Ha concluso il dibattito l’assessore Simona Caselli, la quale ha ricordato come quello dell’Emilia-Romagna sia il primo Piano faunistico venatorio regionale in Italia. Peraltro, ha ottenuto il parere favorevole dell’Ispra (Istituto superiore per la protezione e la ricerca ambientale), massima autorità istituzionale in materia. In merito alla gestione degli ungulati, ha evidenziato come sia questione cruciale per la salvaguardia delle imprese agricole della montagna. infine, a precisato come, a norme vigenti, gli ibridi, così come il lupo, non si possano abbattere e quindi l’eradicazione sia una misura non consentita dalla legge, che, al contrario, prescrive solo interventi di prevenzione.
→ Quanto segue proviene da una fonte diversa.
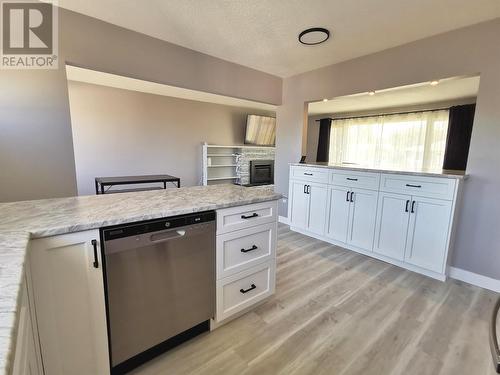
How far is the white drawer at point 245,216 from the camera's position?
5.24 feet

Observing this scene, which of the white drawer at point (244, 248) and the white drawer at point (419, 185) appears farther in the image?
the white drawer at point (419, 185)

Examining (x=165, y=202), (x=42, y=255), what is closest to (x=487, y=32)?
(x=165, y=202)

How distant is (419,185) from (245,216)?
196 centimetres

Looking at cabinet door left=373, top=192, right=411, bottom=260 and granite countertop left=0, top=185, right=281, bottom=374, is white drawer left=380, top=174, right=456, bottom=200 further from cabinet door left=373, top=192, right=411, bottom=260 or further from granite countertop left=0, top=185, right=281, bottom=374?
granite countertop left=0, top=185, right=281, bottom=374

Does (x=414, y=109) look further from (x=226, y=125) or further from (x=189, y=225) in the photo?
(x=189, y=225)

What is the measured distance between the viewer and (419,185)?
97.7 inches

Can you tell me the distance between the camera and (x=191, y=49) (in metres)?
2.83

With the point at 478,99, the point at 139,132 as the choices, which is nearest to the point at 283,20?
the point at 478,99

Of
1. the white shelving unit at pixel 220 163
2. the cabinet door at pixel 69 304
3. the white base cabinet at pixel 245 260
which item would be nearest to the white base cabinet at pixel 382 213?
the white base cabinet at pixel 245 260

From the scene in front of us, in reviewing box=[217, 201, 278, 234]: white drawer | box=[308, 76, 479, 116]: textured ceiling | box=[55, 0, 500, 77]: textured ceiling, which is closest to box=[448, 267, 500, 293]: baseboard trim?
box=[217, 201, 278, 234]: white drawer

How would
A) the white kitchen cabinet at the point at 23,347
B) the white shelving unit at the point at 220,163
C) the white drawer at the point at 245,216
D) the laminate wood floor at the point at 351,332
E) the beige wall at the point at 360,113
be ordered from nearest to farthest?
1. the white kitchen cabinet at the point at 23,347
2. the laminate wood floor at the point at 351,332
3. the white drawer at the point at 245,216
4. the beige wall at the point at 360,113
5. the white shelving unit at the point at 220,163

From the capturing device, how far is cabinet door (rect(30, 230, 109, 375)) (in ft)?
3.46

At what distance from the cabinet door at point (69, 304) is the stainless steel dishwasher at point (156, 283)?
5cm

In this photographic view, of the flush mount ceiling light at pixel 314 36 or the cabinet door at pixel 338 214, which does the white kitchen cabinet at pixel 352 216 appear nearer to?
the cabinet door at pixel 338 214
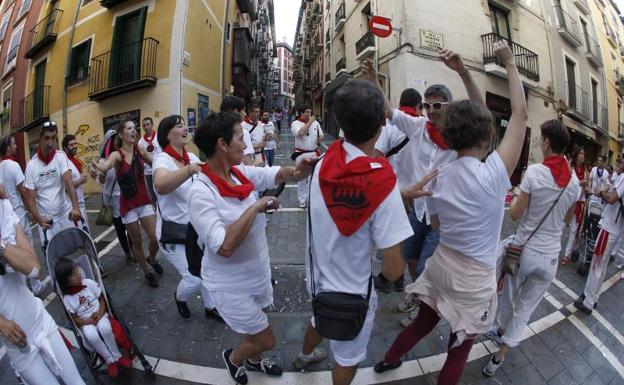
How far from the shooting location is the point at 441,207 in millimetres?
1744

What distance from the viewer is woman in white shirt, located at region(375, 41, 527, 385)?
1.57 meters

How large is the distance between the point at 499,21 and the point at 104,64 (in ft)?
39.1

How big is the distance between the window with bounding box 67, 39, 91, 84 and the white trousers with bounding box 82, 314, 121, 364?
8032 mm

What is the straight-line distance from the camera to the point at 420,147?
2.65 meters

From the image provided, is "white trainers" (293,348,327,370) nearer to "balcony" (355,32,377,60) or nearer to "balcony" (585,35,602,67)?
"balcony" (355,32,377,60)

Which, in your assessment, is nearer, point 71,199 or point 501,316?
point 501,316

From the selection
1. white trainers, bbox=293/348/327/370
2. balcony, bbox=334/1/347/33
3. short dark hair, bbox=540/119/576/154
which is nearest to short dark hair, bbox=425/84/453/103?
short dark hair, bbox=540/119/576/154

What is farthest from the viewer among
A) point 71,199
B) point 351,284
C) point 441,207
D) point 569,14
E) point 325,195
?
point 569,14

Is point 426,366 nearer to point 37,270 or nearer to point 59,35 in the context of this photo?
point 37,270

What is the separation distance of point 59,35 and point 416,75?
34.6ft

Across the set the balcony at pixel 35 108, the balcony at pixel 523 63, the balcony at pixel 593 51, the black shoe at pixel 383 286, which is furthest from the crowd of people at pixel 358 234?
the balcony at pixel 593 51

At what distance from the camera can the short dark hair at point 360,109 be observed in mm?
1268

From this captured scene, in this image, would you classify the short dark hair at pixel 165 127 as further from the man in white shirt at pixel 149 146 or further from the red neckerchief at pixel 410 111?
the red neckerchief at pixel 410 111

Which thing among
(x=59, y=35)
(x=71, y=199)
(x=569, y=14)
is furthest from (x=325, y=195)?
(x=569, y=14)
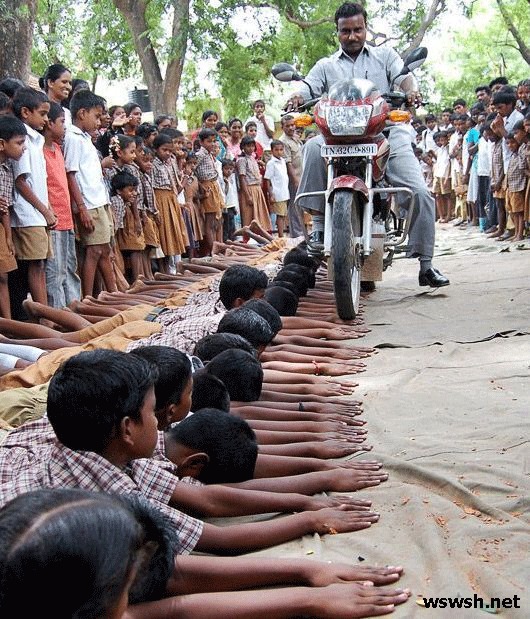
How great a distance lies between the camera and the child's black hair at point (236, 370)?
3484 mm

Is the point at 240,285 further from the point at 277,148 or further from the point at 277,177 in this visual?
the point at 277,148

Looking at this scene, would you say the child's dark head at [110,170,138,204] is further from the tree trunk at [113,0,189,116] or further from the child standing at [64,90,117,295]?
the tree trunk at [113,0,189,116]

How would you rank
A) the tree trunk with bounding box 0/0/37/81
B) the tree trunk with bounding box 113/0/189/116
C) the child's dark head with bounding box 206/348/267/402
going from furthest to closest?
1. the tree trunk with bounding box 113/0/189/116
2. the tree trunk with bounding box 0/0/37/81
3. the child's dark head with bounding box 206/348/267/402

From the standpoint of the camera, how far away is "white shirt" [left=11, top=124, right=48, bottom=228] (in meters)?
5.47

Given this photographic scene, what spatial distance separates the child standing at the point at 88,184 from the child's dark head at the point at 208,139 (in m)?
3.09

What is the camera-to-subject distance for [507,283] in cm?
670

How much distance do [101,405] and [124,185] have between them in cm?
528

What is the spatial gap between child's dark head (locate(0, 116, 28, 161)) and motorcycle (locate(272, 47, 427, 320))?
180cm

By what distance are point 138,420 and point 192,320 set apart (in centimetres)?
235

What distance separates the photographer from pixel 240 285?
4926 mm

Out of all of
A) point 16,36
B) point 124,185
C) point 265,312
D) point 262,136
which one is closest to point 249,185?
point 262,136

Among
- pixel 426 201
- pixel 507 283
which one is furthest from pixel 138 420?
pixel 507 283

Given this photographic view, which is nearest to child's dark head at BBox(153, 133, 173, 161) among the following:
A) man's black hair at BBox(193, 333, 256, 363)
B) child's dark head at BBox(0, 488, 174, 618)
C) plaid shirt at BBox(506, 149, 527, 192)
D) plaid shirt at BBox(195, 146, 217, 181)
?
plaid shirt at BBox(195, 146, 217, 181)

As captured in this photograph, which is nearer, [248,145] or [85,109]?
[85,109]
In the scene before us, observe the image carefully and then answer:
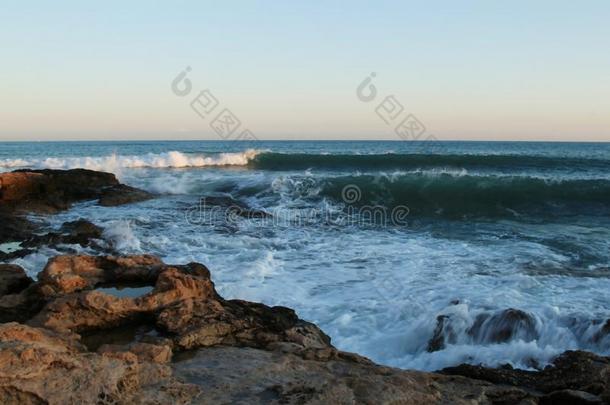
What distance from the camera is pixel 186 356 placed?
3838mm

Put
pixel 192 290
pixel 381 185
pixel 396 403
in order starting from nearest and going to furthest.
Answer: pixel 396 403 < pixel 192 290 < pixel 381 185

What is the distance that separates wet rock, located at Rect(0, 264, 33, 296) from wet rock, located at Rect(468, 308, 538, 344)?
4.38 metres

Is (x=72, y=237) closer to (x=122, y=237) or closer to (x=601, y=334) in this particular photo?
(x=122, y=237)

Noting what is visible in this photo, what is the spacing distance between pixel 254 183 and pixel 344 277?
12.1 metres

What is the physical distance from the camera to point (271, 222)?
1242 centimetres

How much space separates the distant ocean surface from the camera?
551 cm

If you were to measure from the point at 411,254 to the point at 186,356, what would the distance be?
606cm

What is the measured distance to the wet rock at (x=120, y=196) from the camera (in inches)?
559

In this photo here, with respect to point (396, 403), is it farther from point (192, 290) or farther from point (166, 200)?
point (166, 200)

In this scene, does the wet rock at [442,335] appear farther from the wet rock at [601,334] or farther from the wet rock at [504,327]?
the wet rock at [601,334]

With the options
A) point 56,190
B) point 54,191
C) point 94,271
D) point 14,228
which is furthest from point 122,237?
point 56,190

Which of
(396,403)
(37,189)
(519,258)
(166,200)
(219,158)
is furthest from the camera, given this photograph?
(219,158)

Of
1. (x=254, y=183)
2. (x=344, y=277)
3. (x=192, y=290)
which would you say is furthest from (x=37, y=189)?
(x=192, y=290)

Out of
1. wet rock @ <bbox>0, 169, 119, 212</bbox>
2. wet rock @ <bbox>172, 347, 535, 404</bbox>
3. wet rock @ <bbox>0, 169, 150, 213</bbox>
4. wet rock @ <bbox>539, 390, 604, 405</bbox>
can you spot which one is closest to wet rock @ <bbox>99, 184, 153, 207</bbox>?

In attesa che venga approvato il Piano nazionale per la gestione del lupo – ha evidenziato l’assessore – il messaggio che tutti noi amministratori dobbiamo diffondere in Emilia-Romagna è che occorre utilizzare tutti gli strumenti esistenti (prevenzione, controllo, risarcimenti) unitamente a una serie di efficaci cautele.